- [AIM OF THE EXERCISE]:
Copy the following data word for word, beginning at the line that contains "In the photo displayed here, from" and stopping after the line that contains "which is located", with both of those lines included.
------ DATA EXTRACT
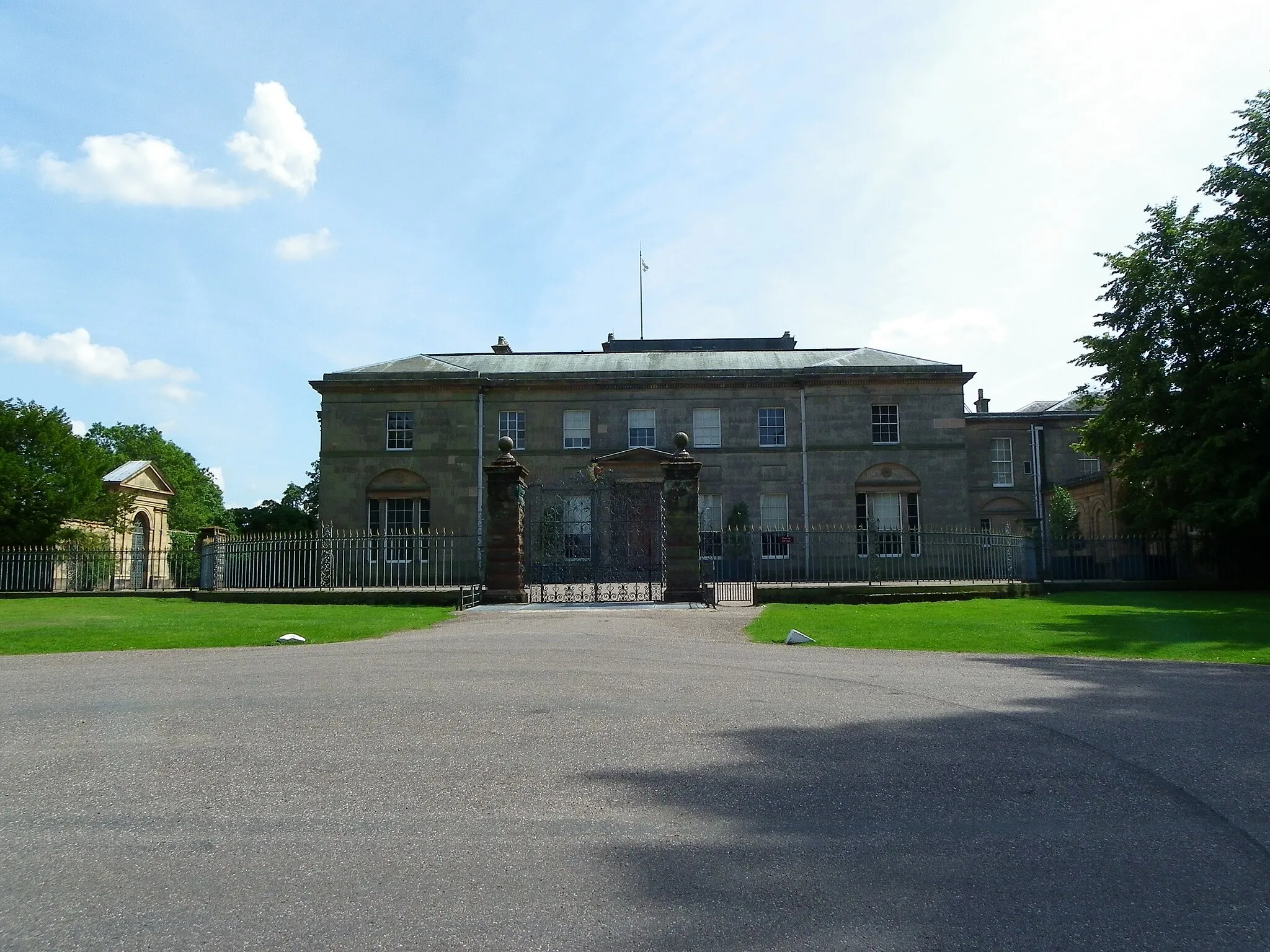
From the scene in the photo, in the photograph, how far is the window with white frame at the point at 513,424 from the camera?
------------
------ DATA EXTRACT
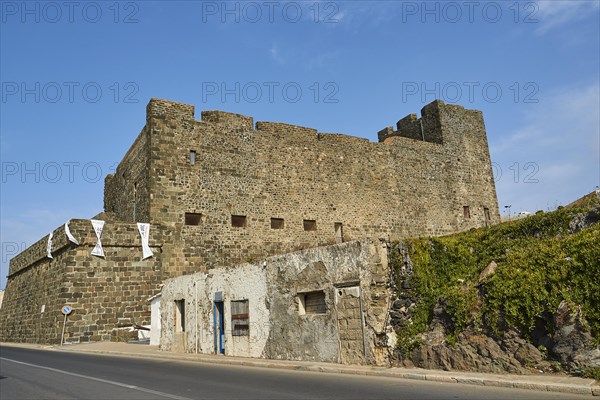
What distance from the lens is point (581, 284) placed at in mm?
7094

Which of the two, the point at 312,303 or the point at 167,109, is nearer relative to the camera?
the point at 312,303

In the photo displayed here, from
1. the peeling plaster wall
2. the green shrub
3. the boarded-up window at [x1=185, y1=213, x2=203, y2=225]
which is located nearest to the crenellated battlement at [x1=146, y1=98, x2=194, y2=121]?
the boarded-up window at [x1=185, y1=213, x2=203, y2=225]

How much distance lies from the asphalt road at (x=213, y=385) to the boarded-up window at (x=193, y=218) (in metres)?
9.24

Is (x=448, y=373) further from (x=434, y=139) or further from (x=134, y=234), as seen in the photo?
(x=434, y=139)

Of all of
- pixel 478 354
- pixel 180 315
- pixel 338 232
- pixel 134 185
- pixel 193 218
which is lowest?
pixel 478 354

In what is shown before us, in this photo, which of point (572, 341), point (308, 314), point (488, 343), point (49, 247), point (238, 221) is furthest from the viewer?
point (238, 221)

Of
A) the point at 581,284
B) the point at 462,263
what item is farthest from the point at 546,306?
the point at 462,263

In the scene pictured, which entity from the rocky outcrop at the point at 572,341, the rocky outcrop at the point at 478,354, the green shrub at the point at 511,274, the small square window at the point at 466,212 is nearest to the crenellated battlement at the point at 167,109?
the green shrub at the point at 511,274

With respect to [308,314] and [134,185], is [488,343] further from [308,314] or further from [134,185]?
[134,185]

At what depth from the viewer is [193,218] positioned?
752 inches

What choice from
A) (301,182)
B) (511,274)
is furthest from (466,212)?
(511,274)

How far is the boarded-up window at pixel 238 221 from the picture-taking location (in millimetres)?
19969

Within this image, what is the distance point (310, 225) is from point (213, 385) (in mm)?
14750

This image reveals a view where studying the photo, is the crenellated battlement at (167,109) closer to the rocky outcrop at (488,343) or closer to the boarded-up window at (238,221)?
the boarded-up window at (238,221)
------------
------ DATA EXTRACT
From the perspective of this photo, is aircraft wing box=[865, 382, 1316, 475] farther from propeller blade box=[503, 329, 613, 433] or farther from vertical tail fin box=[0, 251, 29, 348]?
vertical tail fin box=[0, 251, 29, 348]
------------
- [COMPLETE RESPONSE]:
In the photo displayed here, from
1. the peeling plaster wall
2. the green shrub
3. the boarded-up window at [x1=185, y1=213, x2=203, y2=225]
which is located nearest to the crenellated battlement at [x1=146, y1=98, x2=194, y2=121]?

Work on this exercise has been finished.